Hall provides hub for small community
A chainsaw divided a hall but not the community reports Mike Bain for our Built To Last series.
The sound of splintering wood could be heard as the chainsaws ripped through the middle of the Oreipunga Settlers Hall in 1972.
Half the hall was loaded onto the back of a truck and transported to a piece of donated land next to the Horahora School.
No, this was not neighbours at war, as the community made the decision to move the hall alongside the school to become a focal part of the community.
The truck returned to the Oxenham property where the other half of the hall remained and moved it to Horahora.
At the time of putting it back together an additional six metres were added and a stage built later.
The Boulton family, whose farm bordered the school, generously donated the land not just for the hall but enough for three tennis courts and a car park to be built.

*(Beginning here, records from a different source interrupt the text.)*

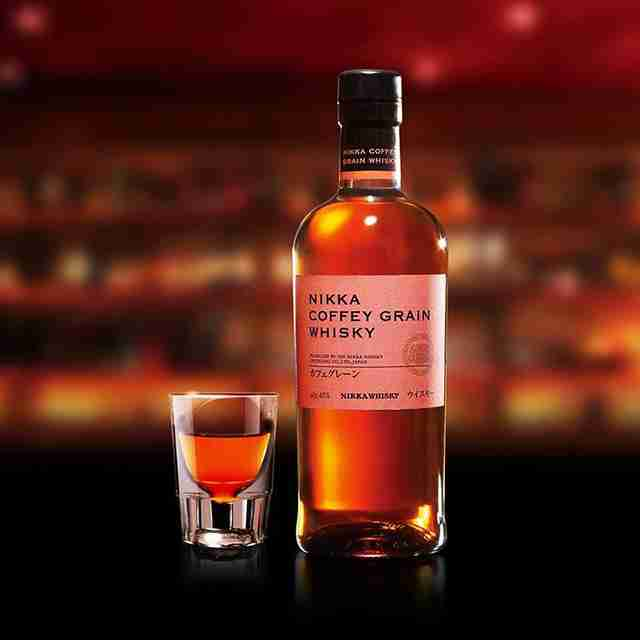 Nikka Whisky USA
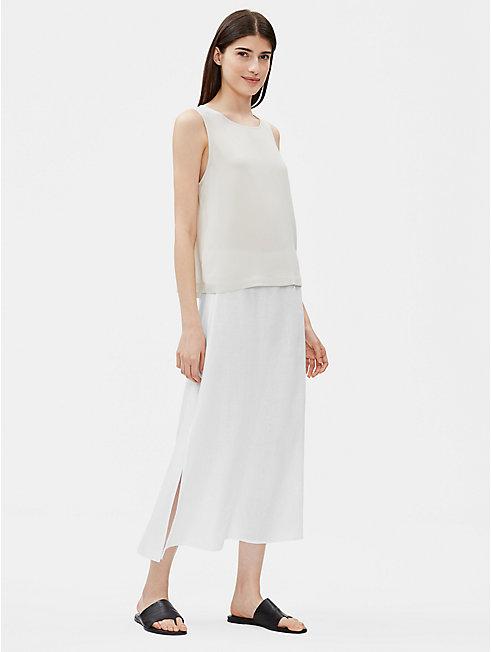 Organic Linen A-Line Skirt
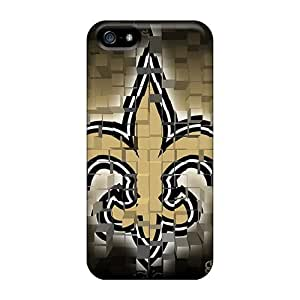 Shockproof Hard Cell-phone Cases For Iphone 5/5s (Bbh16165WIIS) Unique Design Fashion New Orleans Saints Pattern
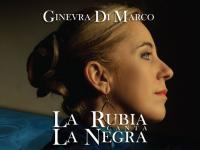 """La copertina dell'album dedicato da Ginevra alla """"cantora"""" argentina Mercedes Sosa"""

The original hall hosted many social events, allowing the bashful farm boy to pluck up enough courage to ask a member of the fairer sex for a twirl on the dance floor.
Since then the hall has been the community’s favourite meeting spot for education, sport drama and private functions.
Wedding celebrations, family events, birthdays, rugby fever and locals petting their shoes, the hall has played host to it all.
Today it serves as the hub for the community and available to everyone to make some great memories of their own.
Phil Bax holds the respons- ibility for hall bookings and he’s happy to see the hall being used.
While everyone has different memories from functions, Phil shared two of his.
During the last World Cup the hall was fitted out with a big screen as well as some bar leaners and nearly everyone in the dis- trict turned out to watch the All Blacks play for the 2016 Rugby World Cup.
‘‘That was such a great time and when we won it became better,’’ he said.
Another memory was when he became under the spell of known hypnotist Andrew Nicholson.
‘‘He hypnotised me and he told me to take one shoe off and then instructed me to pick it up and stroke it like it was my dog.
‘‘A lot happened that night with me and others that night and while we all laughed- we all laughed together, that sums up Horahora.’’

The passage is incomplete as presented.